I can understand why merchants would want to do that; from the association perspective, there is absolutely no reason to do anything other than putting the entire cost of the transaction on the merchant, because asking the customer to pay into the scheme is a disincentive for using plastic at all -- which means that, from the merchant perspective, accepting plastic entails taking a bath on the transaction fees in exchange for not losing all the customers who won't do business at a cash-only till. Which, these days, is most of them, exclusive of special cases like a farmer's market or a flea market, where everybody expects to pay cash -- though, thanks to Square, Stripe, and friends, even that's changing.

(This, were you wondering, is the genesis both of the "credit card minimum $10" signs you see at shoestring gas stations, and the rule in the associations' merchant agreements which prohibits merchants from setting such minima. The sign comes about because transaction fees often mean a merchant loses money on very small credit card transactions, and the rule follows because merchants setting such minima costs the associations part of the fee income which they consider their due.)

It makes good sense, then, for merchants, especially big merchants like Wal-Mart who pay the associations more than anyone, to band together and try to launch a competitor to the existing scheme. Of course, it would help if they could show signs of being able to mount a serious challenge, and so far such signs are sorely lacking, which might explain some of the bitterness evident in Cook's mien on the subject.

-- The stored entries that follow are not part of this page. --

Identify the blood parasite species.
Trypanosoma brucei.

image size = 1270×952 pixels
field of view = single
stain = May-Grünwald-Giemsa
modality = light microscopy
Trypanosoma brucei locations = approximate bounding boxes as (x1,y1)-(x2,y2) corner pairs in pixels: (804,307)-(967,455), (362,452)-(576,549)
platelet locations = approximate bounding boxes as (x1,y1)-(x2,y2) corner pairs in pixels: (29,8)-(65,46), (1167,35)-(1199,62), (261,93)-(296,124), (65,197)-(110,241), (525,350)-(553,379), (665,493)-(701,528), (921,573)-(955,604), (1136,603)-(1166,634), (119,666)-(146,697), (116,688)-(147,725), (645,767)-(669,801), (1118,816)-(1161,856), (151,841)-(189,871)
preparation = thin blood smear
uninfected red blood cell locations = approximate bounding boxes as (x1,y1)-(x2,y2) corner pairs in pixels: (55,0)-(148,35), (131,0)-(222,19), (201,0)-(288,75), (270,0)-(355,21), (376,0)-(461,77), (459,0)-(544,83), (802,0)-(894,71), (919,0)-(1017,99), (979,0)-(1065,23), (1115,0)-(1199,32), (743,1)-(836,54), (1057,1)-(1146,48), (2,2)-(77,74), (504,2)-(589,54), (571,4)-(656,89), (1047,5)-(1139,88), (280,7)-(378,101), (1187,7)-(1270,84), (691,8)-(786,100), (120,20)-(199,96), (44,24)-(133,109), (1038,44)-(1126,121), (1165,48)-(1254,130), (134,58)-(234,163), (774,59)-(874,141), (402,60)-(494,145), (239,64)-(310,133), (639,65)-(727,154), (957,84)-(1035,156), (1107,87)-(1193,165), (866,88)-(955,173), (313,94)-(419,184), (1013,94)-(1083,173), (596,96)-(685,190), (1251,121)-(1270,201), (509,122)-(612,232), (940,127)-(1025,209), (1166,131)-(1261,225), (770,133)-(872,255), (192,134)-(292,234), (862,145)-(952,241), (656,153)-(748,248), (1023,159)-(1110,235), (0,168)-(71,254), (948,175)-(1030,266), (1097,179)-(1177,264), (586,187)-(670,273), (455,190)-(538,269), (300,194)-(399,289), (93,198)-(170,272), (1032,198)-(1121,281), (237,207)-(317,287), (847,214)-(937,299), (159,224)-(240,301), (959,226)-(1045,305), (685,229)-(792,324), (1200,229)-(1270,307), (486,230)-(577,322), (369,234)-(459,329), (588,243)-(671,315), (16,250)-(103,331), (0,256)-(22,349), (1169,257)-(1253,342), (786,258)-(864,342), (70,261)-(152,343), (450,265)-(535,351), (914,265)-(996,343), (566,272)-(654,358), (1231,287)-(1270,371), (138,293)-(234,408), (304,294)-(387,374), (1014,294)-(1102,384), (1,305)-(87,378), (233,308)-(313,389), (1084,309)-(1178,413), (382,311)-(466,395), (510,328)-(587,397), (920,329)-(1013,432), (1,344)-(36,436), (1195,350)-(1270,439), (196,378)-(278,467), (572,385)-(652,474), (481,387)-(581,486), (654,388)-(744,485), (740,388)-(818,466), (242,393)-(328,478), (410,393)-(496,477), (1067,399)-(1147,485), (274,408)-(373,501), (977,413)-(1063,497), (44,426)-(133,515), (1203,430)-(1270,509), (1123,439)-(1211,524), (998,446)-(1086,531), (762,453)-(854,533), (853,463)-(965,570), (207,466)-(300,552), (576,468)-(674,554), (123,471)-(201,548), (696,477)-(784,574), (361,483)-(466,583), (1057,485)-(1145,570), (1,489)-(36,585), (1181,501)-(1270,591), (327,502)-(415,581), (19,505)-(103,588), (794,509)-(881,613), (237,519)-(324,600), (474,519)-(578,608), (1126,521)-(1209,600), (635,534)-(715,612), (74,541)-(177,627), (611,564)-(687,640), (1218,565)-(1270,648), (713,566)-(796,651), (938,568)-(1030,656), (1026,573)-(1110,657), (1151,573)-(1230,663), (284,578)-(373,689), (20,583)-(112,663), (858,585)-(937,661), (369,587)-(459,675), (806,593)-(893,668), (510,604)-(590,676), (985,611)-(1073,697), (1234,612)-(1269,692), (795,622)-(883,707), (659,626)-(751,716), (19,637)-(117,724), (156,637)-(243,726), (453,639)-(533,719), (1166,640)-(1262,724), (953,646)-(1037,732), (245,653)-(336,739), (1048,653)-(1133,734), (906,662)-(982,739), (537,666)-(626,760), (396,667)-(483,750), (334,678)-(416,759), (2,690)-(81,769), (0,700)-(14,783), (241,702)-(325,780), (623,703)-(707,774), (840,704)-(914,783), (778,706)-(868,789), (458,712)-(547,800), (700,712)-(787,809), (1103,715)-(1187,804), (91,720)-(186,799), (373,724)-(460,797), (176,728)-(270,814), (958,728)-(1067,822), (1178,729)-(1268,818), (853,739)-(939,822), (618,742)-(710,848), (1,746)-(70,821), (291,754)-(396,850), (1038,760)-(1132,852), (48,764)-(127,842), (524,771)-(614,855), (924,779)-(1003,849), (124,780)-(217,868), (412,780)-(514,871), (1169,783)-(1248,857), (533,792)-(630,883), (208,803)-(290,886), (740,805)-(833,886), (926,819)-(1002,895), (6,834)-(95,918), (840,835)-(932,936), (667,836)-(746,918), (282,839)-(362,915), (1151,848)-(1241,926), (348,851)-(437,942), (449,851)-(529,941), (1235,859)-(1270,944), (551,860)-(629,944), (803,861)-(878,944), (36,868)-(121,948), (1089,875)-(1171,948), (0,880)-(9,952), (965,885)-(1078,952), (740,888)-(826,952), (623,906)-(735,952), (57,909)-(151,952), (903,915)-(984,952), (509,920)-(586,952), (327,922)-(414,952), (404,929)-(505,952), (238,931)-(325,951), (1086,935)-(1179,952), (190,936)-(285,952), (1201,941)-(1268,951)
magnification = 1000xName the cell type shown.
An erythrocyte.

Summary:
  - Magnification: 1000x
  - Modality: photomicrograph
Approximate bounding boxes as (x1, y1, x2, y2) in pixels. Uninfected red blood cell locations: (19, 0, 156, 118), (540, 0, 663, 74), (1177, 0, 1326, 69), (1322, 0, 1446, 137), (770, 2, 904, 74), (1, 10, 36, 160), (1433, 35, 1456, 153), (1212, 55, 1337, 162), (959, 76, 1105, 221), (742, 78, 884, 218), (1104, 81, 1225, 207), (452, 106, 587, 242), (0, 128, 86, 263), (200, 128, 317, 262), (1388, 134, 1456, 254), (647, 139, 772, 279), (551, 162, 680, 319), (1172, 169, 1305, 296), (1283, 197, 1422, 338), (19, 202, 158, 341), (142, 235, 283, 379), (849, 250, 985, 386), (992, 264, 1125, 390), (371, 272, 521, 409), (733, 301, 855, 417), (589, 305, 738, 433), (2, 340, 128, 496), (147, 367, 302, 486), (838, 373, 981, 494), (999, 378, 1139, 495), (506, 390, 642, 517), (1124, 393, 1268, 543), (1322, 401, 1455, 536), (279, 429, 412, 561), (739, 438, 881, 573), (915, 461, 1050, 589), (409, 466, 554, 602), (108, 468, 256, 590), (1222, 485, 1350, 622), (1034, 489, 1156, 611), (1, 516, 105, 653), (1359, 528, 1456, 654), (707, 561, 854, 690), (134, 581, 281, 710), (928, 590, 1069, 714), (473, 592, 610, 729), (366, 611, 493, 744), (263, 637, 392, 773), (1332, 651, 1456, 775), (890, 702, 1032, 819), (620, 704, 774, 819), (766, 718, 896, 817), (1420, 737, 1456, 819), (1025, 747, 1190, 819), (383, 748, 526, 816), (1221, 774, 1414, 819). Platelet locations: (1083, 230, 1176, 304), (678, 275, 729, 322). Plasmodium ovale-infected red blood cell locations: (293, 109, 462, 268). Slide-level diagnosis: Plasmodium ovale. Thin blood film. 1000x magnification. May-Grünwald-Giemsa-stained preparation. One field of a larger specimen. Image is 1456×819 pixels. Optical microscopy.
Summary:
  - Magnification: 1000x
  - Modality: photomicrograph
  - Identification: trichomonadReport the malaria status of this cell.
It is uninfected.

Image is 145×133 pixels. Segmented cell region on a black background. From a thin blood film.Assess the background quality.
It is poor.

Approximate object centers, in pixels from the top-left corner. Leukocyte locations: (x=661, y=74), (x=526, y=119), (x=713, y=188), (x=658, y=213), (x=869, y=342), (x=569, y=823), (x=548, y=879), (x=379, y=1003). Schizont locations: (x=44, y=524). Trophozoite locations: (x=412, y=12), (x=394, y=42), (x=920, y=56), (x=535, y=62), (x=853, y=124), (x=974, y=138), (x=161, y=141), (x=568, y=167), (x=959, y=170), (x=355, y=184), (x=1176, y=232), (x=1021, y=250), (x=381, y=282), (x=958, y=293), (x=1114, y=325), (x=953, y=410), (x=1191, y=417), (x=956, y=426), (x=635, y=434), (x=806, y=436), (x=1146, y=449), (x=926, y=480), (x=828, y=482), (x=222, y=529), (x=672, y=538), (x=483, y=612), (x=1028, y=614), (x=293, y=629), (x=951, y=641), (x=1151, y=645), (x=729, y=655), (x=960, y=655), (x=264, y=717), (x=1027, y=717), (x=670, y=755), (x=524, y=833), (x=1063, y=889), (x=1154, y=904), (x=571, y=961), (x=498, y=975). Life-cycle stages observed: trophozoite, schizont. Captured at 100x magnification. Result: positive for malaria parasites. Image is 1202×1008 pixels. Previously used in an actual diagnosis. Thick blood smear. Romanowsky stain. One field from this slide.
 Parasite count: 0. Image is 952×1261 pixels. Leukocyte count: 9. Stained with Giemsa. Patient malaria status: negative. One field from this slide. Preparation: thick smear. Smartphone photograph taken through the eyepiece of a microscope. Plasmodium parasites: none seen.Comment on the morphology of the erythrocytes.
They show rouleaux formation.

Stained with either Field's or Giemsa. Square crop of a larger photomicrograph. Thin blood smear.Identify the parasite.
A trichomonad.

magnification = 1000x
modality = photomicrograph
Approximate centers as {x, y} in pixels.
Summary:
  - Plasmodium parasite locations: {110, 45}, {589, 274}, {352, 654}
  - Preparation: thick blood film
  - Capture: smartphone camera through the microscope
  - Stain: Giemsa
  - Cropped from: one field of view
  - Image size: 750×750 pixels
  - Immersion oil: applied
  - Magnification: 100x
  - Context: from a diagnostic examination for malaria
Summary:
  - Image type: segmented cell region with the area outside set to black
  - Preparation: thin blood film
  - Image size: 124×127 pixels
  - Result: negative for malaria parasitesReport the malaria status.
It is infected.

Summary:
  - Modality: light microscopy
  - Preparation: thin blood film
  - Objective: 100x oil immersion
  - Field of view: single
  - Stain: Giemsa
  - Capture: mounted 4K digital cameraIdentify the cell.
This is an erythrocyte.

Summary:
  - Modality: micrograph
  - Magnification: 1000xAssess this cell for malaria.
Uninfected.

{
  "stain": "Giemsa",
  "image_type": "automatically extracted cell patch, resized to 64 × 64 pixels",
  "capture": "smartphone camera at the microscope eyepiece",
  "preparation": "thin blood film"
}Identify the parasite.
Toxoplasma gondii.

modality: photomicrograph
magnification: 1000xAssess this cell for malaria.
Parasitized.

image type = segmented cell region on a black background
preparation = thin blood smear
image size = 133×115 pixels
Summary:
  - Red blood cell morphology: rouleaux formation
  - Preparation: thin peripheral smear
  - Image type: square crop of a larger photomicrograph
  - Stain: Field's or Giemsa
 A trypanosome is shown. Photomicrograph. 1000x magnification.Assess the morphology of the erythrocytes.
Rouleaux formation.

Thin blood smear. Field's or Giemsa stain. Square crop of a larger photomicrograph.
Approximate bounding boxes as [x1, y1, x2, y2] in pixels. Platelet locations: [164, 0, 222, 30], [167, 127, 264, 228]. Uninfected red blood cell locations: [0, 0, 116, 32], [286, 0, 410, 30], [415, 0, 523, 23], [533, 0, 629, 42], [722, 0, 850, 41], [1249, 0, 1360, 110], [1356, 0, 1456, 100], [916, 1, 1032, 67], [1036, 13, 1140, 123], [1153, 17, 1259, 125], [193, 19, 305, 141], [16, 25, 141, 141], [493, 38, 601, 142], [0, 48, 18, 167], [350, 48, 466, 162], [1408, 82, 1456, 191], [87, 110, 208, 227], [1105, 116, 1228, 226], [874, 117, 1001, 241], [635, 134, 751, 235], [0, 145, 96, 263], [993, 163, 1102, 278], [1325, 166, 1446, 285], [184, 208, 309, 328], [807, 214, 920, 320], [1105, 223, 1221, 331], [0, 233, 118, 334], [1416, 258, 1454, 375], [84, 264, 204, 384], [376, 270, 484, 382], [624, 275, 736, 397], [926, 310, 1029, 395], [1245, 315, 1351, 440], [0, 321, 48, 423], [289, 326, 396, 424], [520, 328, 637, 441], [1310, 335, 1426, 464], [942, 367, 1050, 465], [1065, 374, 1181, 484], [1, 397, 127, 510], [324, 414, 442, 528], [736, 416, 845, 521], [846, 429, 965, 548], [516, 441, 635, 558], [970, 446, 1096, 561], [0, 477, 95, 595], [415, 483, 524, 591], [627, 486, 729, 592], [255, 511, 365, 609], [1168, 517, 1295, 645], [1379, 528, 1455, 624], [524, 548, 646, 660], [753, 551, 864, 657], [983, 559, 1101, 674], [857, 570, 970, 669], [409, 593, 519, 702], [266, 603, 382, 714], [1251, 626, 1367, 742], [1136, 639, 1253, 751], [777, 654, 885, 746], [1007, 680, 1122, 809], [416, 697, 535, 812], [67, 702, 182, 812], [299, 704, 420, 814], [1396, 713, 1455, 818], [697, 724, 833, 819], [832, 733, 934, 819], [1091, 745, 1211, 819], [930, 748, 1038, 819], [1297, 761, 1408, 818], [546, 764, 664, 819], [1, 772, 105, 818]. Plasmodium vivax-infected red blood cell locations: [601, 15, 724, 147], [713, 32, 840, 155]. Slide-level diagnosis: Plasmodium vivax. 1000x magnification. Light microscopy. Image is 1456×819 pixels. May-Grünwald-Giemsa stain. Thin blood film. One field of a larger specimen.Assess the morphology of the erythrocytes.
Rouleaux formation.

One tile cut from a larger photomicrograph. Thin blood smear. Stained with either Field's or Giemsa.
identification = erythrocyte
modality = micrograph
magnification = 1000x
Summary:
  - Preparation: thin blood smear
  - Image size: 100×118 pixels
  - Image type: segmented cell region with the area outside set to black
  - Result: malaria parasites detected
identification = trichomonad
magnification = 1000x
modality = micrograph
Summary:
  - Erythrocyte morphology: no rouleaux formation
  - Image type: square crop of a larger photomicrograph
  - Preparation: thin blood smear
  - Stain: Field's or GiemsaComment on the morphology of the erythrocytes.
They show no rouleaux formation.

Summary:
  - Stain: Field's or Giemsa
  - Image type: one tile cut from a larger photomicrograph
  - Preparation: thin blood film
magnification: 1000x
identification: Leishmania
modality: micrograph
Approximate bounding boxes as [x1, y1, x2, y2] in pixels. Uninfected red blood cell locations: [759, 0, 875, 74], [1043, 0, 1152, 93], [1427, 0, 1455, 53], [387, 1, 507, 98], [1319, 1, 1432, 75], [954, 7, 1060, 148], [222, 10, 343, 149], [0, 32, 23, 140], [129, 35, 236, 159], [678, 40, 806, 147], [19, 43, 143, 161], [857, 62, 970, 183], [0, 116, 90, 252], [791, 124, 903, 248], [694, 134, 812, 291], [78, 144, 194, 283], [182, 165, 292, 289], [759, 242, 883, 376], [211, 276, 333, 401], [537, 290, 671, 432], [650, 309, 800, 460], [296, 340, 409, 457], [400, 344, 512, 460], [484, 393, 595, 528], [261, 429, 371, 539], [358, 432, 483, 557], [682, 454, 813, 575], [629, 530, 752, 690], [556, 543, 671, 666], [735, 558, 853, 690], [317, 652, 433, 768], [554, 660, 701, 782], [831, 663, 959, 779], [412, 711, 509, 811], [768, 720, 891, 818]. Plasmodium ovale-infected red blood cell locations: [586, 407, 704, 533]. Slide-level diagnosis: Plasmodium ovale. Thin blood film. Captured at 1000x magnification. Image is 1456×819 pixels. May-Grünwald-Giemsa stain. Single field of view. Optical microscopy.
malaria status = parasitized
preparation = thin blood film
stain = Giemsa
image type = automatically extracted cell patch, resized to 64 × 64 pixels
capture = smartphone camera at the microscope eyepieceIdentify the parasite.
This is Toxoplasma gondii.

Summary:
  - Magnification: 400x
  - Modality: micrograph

Like it or not, though, the card associations are the 800-pound gorilla in the field; counting their predecessor organizations, they've spent over half a century establishing themselves, and to expect them to be anything other than fiercely protective of such investment would be foolish.

I'm not sure whether the people making decisions under the "MCX" banner have failed to recognize the scope of what they're trying to do, or whether they've simply failed to execute on a level sufficient to mount a credible challenge -- but, either way, they haven't done anything worth taking seriously, and I doubt they ever will. This leaves them with the same choice they've had for decades now: whether to go on paying a vig to the card associations, or instead to stop taking plastic and lose all the customers such a decision will entail. Sucks, sure, but, as ever, mere pissing and moaning changes nothing.